The school outing — how it benefits the life of a student!

August 17, 2016

Participating in a school outing is an experience that all students should live at least once a year! On a social level, the activity generates a number of benefits: a stronger bond is created between the students as well as a sense of belonging and a sense of pride for their school. But the most important aspect is that it makes learning fun!

In finding themselves all together in a different setting, the students discover new skills in each other. The teachers get to see the students in a different context and often discover unsuspected aptitudes in them. Conversely, students get the chance to see a different side of their teacher.


The classroom is a micro-society: children are all different and express themselves according to their own abilities and inclinations. Some young people are athletic, others are more artistic or scientific in nature. To expand the knowledge of each type, we must expose them to a broad range of materials. This will enable them to make an informed choice in the near future.

Educational outings are the ideal opportunity to take a trip ‘’outside the box’’ and broaden students’ range of interests. Diving, cinema, theatre, music, science, nature, or new technologies... Some children in the group, may have never had the opportunity to discover these areas.


A school outing can take place at a number of locations: a sports complex, a museum, an artist’s workshop, a science centre, an environmental centre or simply a 2-day visit to a city. It goes without saying that each of these activities - which could take place over one or several days - will be very instrumental in the cognitive development of the child.

But beyond the didactic learning, students will also learn to live with the group. Let’s take the example of a short school trip, such as a "green class": Children share a moment of solidarity through which they will integrate collectively concepts of discipline, while doing some specific learning. This kind of experience brings a wealth of new knowledge and develops open-mindedness.


Cross-curricular learning refers to all the knowledge that is assimilated along with traditional learning. We are therefore talking about autonomy, a spirit of initiative, responsibility, sociability, respect for others, and the rules of life.
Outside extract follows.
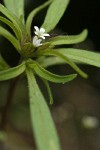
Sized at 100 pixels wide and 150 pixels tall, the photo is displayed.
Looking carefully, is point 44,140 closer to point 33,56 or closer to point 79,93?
point 33,56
School outings offer the possibility to put this cross-sectional learning into practice. 

Through discovery, observation and concrete action, the educational field trip enables students to deepen their knowledge of various things: strategy, character development, the promotion of healthy relationships between peers…


During school outings, the child is placed in a position to respond to information or situations that are new to him. We can take the example of a tourist outing in a city renowned for its historical monuments. To begin, the teacher will present the history of the region and a few important elements to remember. During the visit, if asked about his knowledge of the place or his impressions, a student interested in history will feel challenged and will want to learn more. Later that evening, he will question his parents about the site or will conduct a search on the Internet. 

Each new educational field trip has its share of opportunities and will promote open-mindedness toward learning something new. This learning can represent a springboard to new acquisitions. It can be considered a learning stage, but it is also a foundation. It will enable the student to invest his acquired knowledge in a new experience of life which will have great significance for him.

The teacher may also stimulate the personal strengths of each student by assigning tasks during the activity that will take place outside the school: taking notes or photos, video recording, collection of material elements such as information or natural items.

Field trips also contribute to reducing inequalities between students. For example, an individual gifted for studies may feel less sure of himself outside the school environment, and see the need to find new resources within himself. A student who has difficulty in class could prove to be an excellent group leader, or have unsuspected qualities: temerity, agility in a sport or artistic talent.


School outings are definitely an extension of academic teaching. It can be seen as a real-life experience or field work. Because they fall within the framework of the subject matter- and often the teachers prepare their students for them - these excursions are a real complement, a little like some spontaneous practical learning outside the field of theory. 

Surveys conducted among teachers point to the fact that schools which offer outings, whether of a cultural, sports or scientific nature, increase students’ interest and their participation in these different disciplines. A cultural outing can also develop values based on empathy and tolerance. So, don’t miss out on the benefits of school outings and give your students the chance to flourish in all kinds of different ways!